Le capitalisme peut-il libérer les femmes ?

Publié Par Foundation for Economic Education, le dans Sujets de société

Par B. K. Markus.

1968 Christmas ad-by Classic film

1968 Christmas ad-by Classic film-(CC BY-NC 2.0)

« Votre attitude capitaliste à l’endroit des femmes n’a pas lieu sous le communisme » déclara le Premier ministre soviétique.

Le capitalisme n’a pas créé la division sexuelle du travail ; il est à l’origine du processus d’élimination de celle-ci.

Nikita Khrouchtchev s’adressait alors au vice-président Richard Nixon pendant la journée d’ouverture de l’American National Exhibition de 1959 à Moscou. Nixon était là pour représenter non seulement le gouvernement des États-Unis, mais aussi General Mills, Whirlpool et General Electric – pour représenter, en d’autres termes, ce qui était, selon les deux hommes, l’essence du capitalisme.

Qu’est-ce qui a provoqué la réprimande de Khrouchtchev ?

« En Amérique, nous aimons rendre la vie plus facile aux femmes » avait déclaré Nixon lors d’un salon où des représentantes montraient les dernières nouveautés en matière de matériel de cuisine.

Bee Wilson raconte l’histoire de ce qui allait être connu sous le nom des « Débats de cuisine » dans son livre « Consider the Fork » : ce grand communiste suggérait « qu’au lieu de rendre la vie plus facile, ces machines ne font que confirmer l’opinion américaine que la vocation des femmes est d’être des femmes au foyer ».

« Et peut-être avait-il en partie raison », ajoute Bee Wilson entre parenthèses.

L’Est rencontre l’Ouest

Il y a quelque chose de fascinant à propos de l’histoire de « Débats de cuisine ». Au lieu des abstractions de l’économie et de l’éthique, de la lutte pour le pouvoir et la théorie politique, nous avons deux hommes qui incarnent l’Est et l’Ouest, le communisme et le capitalisme dans le milieu du 20e siècle. Dans « How Ice Cream Won the Cold War » (Freeman, fall 2015)1, j’ai utilisé cet événement pour examiner l’importance du luxe dans le développement économique. Mais il y a plus d’une chose profondément trompeuse à propos de l’utilisation de cette scène pour rendre compte de façon globale de l’affrontement de ces deux systèmes économiques.

Tout d’abord, bien qu’il soit assez juste de faire appel à Khrouchtchev pour représenter le communisme, il y a quelque chose de terriblement dérangeant à laisser à Nixon la représentation de la libre entreprise.

Nixon n’a jamais été procapitaliste. Il était anticommuniste. Sa réputation tenait à sa capacité à débusquer les communistes infiltrés dans le gouvernement. Quand il a ensuite occupé la première place à la Maison Blanche, Nixon a durci la réglementation fédérale de l’industrie, tué les derniers vestiges de l’étalon-or, et imposé un contrôle des salaires et des prix sur une économie déjà en difficulté. Dans sa politique étrangère, le président Nixon a soutenu dans le monde entier des petits dictateurs qui étaient tout sauf pro marché libre – aussi longtemps que, eux aussi, s’opposaient à la menace rouge que Khrouchtchev représentait.

Le système auquel Nixon a souscrit durant toute sa carrière politique avait plus en commun avec le corporatisme de Mussolini qu’avec la main invisible d’Adam Smith.

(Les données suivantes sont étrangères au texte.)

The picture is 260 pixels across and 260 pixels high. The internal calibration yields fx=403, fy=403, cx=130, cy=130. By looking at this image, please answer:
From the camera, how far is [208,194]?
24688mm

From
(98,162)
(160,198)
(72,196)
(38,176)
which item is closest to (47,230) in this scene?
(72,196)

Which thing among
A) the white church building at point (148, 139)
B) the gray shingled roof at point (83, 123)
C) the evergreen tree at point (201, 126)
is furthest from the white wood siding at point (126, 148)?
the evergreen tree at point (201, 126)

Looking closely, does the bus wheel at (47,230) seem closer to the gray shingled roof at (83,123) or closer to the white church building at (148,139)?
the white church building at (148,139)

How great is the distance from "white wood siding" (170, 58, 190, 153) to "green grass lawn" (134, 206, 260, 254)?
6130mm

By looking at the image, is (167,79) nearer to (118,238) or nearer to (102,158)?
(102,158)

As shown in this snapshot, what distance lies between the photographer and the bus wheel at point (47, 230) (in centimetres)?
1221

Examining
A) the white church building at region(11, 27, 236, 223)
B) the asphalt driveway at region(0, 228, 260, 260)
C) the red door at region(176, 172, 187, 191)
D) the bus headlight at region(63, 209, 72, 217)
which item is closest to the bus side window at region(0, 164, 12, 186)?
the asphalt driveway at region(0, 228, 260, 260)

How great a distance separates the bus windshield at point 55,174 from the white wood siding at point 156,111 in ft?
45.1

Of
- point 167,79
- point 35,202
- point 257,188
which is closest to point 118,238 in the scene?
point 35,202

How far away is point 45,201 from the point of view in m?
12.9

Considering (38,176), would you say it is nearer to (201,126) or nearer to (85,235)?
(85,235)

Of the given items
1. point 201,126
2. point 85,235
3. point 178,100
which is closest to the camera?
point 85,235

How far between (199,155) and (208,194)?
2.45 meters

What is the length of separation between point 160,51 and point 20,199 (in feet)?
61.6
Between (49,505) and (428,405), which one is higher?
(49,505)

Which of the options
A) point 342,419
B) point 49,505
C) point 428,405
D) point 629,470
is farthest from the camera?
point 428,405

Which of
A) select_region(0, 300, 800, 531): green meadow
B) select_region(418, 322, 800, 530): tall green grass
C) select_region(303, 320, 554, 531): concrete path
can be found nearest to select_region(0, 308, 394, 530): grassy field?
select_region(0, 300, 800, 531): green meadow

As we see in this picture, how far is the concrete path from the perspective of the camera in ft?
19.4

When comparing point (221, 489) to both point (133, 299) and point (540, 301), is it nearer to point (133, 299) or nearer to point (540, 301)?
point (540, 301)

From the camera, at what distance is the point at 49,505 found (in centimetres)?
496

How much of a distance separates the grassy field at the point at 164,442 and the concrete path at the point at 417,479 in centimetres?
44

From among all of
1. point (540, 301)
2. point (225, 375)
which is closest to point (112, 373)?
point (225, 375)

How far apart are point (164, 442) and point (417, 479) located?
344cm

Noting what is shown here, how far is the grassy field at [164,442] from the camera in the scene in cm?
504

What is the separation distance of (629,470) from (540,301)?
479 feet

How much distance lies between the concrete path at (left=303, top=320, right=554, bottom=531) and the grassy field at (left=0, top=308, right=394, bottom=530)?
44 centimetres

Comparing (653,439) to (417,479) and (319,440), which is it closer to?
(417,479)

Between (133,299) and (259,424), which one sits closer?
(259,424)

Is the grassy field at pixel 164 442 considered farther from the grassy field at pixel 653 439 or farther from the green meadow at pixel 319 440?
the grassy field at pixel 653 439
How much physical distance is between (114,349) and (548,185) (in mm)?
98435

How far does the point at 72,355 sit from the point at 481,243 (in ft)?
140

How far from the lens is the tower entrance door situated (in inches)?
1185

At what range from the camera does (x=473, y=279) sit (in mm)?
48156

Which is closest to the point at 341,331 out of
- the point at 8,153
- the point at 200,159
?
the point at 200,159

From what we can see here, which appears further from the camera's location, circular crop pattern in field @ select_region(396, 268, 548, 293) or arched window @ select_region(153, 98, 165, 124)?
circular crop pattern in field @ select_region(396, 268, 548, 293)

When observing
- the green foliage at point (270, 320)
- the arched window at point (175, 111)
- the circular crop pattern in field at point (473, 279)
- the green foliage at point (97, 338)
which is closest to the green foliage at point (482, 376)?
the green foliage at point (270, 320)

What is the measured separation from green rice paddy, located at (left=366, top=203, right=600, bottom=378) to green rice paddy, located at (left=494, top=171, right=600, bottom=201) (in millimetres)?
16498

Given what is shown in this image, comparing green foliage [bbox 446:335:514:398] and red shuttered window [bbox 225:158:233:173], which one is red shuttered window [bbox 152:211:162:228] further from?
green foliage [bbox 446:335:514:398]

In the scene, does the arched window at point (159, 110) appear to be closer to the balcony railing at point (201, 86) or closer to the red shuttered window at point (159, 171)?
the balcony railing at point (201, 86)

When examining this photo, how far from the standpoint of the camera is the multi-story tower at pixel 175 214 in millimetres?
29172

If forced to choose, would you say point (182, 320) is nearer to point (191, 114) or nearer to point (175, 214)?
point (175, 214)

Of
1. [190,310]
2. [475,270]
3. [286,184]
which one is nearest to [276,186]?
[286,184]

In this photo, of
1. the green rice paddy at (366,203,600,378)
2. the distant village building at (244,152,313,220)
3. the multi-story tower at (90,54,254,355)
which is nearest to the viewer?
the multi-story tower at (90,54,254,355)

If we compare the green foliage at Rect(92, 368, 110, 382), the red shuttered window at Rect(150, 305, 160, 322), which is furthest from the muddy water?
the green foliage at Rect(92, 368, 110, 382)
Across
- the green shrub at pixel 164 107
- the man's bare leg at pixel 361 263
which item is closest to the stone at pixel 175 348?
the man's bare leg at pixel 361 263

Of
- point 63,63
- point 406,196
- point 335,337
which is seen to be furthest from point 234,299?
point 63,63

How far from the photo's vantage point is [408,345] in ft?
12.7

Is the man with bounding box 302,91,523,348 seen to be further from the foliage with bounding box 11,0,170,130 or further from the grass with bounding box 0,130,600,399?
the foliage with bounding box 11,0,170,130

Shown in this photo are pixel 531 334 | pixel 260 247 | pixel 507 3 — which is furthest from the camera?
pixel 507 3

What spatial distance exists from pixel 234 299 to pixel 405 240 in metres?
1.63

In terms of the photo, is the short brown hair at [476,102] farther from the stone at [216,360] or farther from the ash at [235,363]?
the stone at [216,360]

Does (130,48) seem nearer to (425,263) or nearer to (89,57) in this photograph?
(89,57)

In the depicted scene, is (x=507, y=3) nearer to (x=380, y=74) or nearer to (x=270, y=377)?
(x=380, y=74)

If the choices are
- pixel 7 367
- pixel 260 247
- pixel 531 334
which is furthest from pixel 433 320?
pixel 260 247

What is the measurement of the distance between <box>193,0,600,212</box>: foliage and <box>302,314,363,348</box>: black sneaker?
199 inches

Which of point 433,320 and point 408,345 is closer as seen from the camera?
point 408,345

Qui parle pour la Libre Entreprise ?

Mais il y a un problème plus fondamental. Même si Nixon avait été un véritable défenseur du marché libre, le système économique du commerce concurrentiel ne peut avoir de porte-parole. Le communisme est fondamentalement centralisé, qu’il soit dirigé par un petit comité central ou un seul dirigeant. Le capitalisme, en revanche, est radicalement décentralisé. Aucun comité ne peut guider une économie saine. Personne ne peut en être le scénariste. Et plus quelqu’un essaie de le faire, moins le système économique peut être décrit comme capitaliste.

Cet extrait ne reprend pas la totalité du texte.